- **Request**
Copy out the data below, switching every "wooden shelf" to "wall shelf" and changing nothing else. Leave the pictures out.

- **Supplied entries**
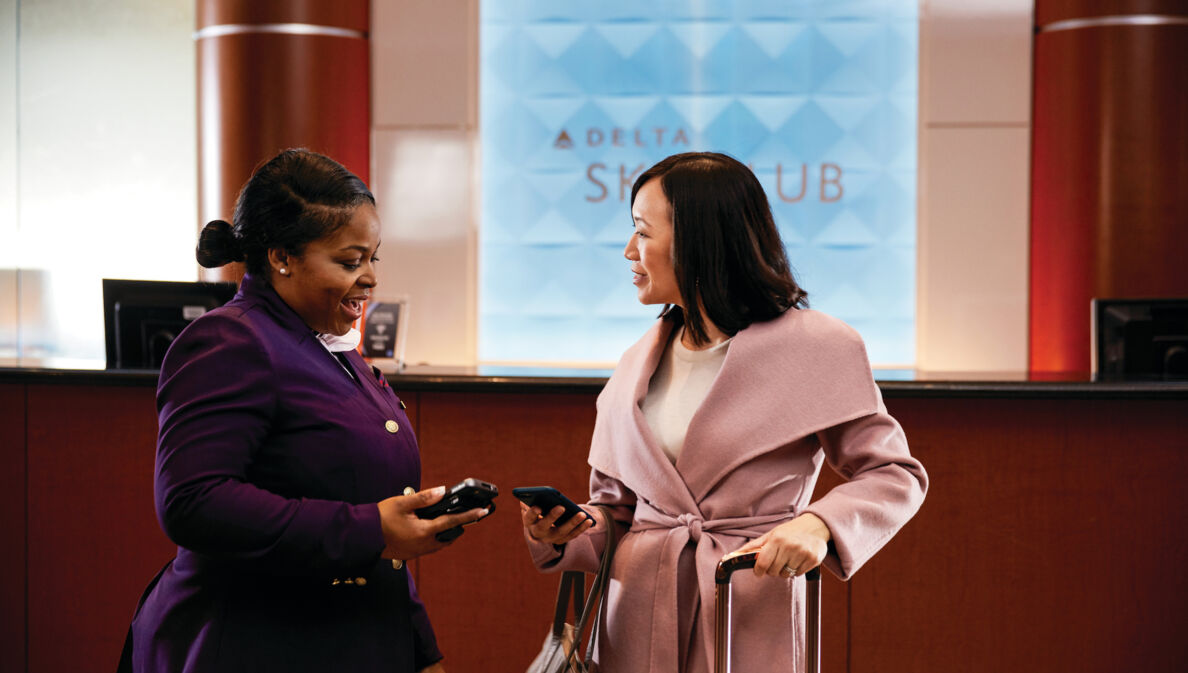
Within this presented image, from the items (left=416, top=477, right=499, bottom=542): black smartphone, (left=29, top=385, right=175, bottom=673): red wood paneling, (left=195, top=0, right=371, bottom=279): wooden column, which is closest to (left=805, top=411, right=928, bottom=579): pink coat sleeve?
(left=416, top=477, right=499, bottom=542): black smartphone

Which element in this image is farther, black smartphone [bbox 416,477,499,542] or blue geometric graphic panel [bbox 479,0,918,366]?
blue geometric graphic panel [bbox 479,0,918,366]

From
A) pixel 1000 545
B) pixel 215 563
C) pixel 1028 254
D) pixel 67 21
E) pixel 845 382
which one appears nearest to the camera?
pixel 215 563

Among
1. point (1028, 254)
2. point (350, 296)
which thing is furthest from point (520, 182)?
point (350, 296)

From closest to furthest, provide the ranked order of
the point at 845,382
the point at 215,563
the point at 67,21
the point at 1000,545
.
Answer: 1. the point at 215,563
2. the point at 845,382
3. the point at 1000,545
4. the point at 67,21

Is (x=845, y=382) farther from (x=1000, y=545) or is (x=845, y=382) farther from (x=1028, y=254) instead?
(x=1028, y=254)

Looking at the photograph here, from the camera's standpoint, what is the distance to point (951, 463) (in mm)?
2908

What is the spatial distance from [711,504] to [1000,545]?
166 centimetres

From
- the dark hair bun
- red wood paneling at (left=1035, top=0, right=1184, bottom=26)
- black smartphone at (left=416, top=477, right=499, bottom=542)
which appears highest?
red wood paneling at (left=1035, top=0, right=1184, bottom=26)

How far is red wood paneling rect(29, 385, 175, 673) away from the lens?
3.15m

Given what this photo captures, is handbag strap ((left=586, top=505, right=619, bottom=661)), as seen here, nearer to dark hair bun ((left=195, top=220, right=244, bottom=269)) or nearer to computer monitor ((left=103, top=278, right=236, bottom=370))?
dark hair bun ((left=195, top=220, right=244, bottom=269))

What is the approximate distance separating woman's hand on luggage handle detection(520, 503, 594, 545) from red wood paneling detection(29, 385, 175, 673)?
198cm

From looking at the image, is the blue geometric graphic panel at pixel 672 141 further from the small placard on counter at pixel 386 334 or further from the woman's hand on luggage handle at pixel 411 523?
the woman's hand on luggage handle at pixel 411 523

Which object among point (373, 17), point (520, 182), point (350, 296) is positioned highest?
point (373, 17)

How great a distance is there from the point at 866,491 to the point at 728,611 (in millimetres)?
288
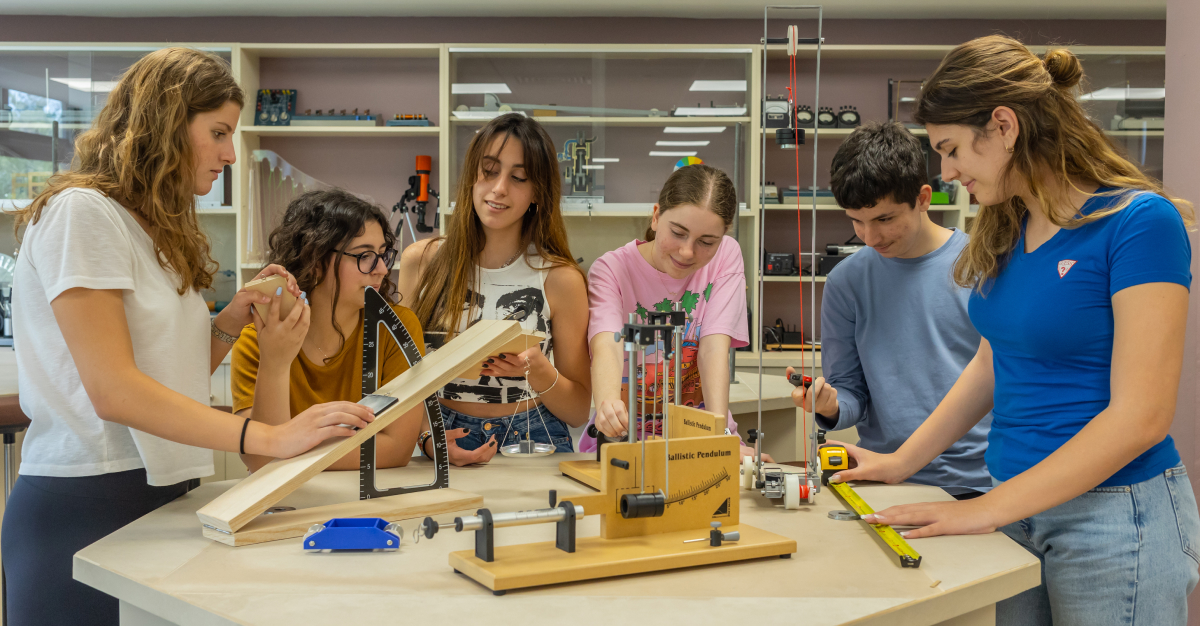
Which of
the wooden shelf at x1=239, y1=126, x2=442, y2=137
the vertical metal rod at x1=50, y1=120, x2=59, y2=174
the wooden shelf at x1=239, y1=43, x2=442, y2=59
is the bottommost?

- **Exercise solution**
Within this presented image, from the items (left=416, top=477, right=499, bottom=542): black smartphone, (left=29, top=385, right=175, bottom=673): red wood paneling, (left=195, top=0, right=371, bottom=279): wooden column, which is closest to (left=805, top=411, right=928, bottom=579): pink coat sleeve?
(left=416, top=477, right=499, bottom=542): black smartphone

Which element in this image is farther, black smartphone [bbox 416,477,499,542] or blue geometric graphic panel [bbox 479,0,918,366]?
blue geometric graphic panel [bbox 479,0,918,366]

From
A) pixel 1000 545
B) pixel 215 563
C) pixel 1028 254
D) pixel 67 21
E) pixel 845 382
which one appears nearest to the camera?
pixel 215 563

Among
1. point (1028, 254)
2. point (350, 296)
which thing is furthest from point (520, 182)?
point (350, 296)

From closest to furthest, provide the ranked order of
the point at 845,382
the point at 215,563
the point at 67,21
the point at 1000,545
.
Answer: 1. the point at 215,563
2. the point at 845,382
3. the point at 1000,545
4. the point at 67,21

Is (x=845, y=382) farther from (x=1000, y=545) or is (x=845, y=382) farther from (x=1028, y=254) instead?
(x=1028, y=254)

Looking at the photograph here, from the camera's standpoint, what is the distance to point (951, 463) (in mm)?
2908

What is the spatial distance from [711,504] to [1000,545]?
166 centimetres

From
- the dark hair bun
- red wood paneling at (left=1035, top=0, right=1184, bottom=26)
- black smartphone at (left=416, top=477, right=499, bottom=542)
which appears highest?
red wood paneling at (left=1035, top=0, right=1184, bottom=26)

How far is red wood paneling rect(29, 385, 175, 673) away from the lens?
3.15m

Given what this photo captures, is handbag strap ((left=586, top=505, right=619, bottom=661)), as seen here, nearer to dark hair bun ((left=195, top=220, right=244, bottom=269)) or nearer to computer monitor ((left=103, top=278, right=236, bottom=370))?
dark hair bun ((left=195, top=220, right=244, bottom=269))

What is the approximate distance separating woman's hand on luggage handle detection(520, 503, 594, 545) from red wood paneling detection(29, 385, 175, 673)?
198cm

From looking at the image, is the blue geometric graphic panel at pixel 672 141 further from the small placard on counter at pixel 386 334 or further from the woman's hand on luggage handle at pixel 411 523?
the woman's hand on luggage handle at pixel 411 523

Which object among point (373, 17), point (520, 182), point (350, 296) is positioned highest?
point (373, 17)

How great a distance is there from the point at 866,491 to the point at 728,611 (in millimetres)?
288
Which of
the wall shelf at x1=239, y1=126, x2=442, y2=137
the vertical metal rod at x1=50, y1=120, x2=59, y2=174
the wall shelf at x1=239, y1=43, x2=442, y2=59
is the bottommost?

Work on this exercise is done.